_Task directions:_ Change "tabs" to "spaces" in the entries from their start through the line containing "Returning <instances> with", then write out those lines with nothing else altered and without the picture.

[Contour labeling entries]
****************

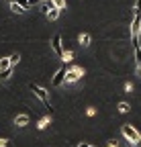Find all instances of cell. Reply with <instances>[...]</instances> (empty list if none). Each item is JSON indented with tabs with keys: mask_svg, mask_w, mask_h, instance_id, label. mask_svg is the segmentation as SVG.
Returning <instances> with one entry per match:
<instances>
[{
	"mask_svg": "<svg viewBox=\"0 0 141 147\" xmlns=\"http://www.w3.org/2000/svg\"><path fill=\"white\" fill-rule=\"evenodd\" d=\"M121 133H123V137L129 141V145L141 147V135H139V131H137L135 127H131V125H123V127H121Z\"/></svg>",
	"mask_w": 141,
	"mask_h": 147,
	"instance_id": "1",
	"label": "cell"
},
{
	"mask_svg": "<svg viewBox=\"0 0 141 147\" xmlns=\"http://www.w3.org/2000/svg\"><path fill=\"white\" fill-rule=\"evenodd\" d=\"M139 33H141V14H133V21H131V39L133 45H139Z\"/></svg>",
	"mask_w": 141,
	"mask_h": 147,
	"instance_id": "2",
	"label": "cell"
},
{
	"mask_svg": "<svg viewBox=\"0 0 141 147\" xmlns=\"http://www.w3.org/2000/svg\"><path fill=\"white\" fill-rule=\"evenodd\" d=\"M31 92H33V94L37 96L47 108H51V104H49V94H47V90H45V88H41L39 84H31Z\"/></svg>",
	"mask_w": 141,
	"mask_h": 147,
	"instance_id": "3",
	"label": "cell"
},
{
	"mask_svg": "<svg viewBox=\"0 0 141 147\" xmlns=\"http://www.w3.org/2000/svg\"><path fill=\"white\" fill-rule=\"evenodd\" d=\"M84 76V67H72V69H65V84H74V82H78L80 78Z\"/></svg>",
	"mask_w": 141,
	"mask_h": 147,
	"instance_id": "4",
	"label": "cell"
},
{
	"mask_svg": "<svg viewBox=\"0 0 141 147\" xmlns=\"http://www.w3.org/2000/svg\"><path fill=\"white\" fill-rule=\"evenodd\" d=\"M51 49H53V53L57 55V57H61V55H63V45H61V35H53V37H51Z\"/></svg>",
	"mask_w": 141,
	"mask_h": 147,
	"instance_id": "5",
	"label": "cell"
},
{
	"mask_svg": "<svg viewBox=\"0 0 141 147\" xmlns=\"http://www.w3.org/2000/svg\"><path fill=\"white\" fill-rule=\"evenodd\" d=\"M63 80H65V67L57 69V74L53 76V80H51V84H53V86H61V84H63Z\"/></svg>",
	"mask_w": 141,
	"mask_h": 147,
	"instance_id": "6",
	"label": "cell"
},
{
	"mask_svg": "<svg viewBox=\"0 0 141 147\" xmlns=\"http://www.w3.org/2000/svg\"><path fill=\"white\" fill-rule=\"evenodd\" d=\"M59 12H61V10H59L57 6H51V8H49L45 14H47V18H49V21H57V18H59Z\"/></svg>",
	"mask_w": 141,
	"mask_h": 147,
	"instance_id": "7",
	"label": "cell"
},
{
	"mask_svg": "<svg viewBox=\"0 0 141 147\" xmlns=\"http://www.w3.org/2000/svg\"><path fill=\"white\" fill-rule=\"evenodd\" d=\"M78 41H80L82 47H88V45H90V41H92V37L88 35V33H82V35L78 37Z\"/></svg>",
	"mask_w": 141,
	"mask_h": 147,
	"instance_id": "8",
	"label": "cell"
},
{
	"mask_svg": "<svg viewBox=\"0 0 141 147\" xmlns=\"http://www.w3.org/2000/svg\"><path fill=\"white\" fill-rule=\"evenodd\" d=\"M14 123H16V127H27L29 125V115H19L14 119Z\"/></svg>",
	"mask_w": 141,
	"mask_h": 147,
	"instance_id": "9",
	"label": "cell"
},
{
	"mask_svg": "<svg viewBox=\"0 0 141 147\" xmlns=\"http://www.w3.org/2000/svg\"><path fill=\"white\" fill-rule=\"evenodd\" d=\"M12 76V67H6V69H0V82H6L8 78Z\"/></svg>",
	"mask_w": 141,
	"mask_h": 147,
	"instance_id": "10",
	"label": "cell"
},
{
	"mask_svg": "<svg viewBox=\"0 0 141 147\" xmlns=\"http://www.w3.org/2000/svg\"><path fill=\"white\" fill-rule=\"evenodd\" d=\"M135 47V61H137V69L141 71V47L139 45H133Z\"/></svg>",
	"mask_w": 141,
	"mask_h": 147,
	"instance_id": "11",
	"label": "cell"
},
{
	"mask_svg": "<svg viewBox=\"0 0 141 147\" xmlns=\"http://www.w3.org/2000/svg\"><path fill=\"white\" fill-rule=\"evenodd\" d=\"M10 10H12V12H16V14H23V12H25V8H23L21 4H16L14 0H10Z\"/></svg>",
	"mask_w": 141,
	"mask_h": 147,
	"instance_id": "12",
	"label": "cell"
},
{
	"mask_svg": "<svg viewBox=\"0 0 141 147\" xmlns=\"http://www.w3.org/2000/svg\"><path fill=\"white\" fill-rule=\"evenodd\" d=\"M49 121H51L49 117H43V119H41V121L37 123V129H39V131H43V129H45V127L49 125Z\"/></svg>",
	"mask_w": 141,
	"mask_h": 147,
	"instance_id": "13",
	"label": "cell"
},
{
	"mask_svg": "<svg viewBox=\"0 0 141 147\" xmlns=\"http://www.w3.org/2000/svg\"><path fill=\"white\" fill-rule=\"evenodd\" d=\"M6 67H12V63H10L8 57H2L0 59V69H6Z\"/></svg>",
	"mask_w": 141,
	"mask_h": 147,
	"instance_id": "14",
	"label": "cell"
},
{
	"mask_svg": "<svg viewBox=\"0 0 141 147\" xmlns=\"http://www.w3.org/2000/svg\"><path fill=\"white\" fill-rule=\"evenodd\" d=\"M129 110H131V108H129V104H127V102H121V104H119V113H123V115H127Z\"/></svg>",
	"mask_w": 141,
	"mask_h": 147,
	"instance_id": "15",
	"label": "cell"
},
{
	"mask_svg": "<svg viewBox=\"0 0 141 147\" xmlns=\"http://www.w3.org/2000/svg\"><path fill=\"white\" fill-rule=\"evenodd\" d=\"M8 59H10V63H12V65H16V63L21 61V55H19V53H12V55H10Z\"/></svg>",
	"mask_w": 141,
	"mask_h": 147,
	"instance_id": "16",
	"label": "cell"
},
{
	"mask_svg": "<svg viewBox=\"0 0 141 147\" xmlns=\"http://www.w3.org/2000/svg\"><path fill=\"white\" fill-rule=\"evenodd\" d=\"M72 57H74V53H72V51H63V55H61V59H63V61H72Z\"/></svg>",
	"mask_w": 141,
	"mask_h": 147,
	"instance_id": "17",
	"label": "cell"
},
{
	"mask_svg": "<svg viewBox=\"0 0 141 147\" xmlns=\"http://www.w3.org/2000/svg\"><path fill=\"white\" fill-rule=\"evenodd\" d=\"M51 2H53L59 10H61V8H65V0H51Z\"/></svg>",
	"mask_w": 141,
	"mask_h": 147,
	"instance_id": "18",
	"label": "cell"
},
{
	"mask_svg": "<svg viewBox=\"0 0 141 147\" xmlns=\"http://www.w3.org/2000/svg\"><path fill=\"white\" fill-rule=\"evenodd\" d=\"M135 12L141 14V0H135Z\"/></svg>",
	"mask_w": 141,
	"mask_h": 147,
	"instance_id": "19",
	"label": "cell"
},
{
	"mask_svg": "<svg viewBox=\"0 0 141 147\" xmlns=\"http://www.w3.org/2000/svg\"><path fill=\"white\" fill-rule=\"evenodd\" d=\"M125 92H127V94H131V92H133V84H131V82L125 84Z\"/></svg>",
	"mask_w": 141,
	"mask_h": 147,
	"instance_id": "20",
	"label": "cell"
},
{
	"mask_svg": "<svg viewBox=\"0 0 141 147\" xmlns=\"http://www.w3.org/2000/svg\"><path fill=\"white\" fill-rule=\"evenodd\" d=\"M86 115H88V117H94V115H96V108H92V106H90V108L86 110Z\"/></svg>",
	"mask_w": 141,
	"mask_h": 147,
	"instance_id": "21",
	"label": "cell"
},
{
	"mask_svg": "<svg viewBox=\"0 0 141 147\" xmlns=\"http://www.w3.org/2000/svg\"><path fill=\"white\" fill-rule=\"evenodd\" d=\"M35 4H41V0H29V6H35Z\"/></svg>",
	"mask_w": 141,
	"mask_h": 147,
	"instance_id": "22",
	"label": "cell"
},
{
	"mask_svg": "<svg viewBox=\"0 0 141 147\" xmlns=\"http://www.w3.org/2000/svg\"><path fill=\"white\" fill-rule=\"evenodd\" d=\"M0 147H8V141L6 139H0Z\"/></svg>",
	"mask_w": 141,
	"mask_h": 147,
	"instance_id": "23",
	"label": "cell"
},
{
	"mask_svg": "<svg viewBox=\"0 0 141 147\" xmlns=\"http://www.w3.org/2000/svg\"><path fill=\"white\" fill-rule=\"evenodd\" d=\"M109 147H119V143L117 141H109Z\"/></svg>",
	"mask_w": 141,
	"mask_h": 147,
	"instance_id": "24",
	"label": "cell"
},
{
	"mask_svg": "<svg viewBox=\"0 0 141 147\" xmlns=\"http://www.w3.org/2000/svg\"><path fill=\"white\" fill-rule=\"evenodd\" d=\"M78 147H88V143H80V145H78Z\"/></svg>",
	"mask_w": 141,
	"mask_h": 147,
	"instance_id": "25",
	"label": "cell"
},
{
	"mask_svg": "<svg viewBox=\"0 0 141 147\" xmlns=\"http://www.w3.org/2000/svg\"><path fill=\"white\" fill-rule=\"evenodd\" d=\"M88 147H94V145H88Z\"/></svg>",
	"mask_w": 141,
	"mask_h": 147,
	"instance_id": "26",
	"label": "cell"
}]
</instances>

****************

_Right answer:_
Find all instances of cell. Reply with <instances>[...]</instances> (empty list if none). Each item is JSON indented with spaces with keys: mask_svg, mask_w, mask_h, instance_id, label. mask_svg is the segmentation as SVG.
Returning <instances> with one entry per match:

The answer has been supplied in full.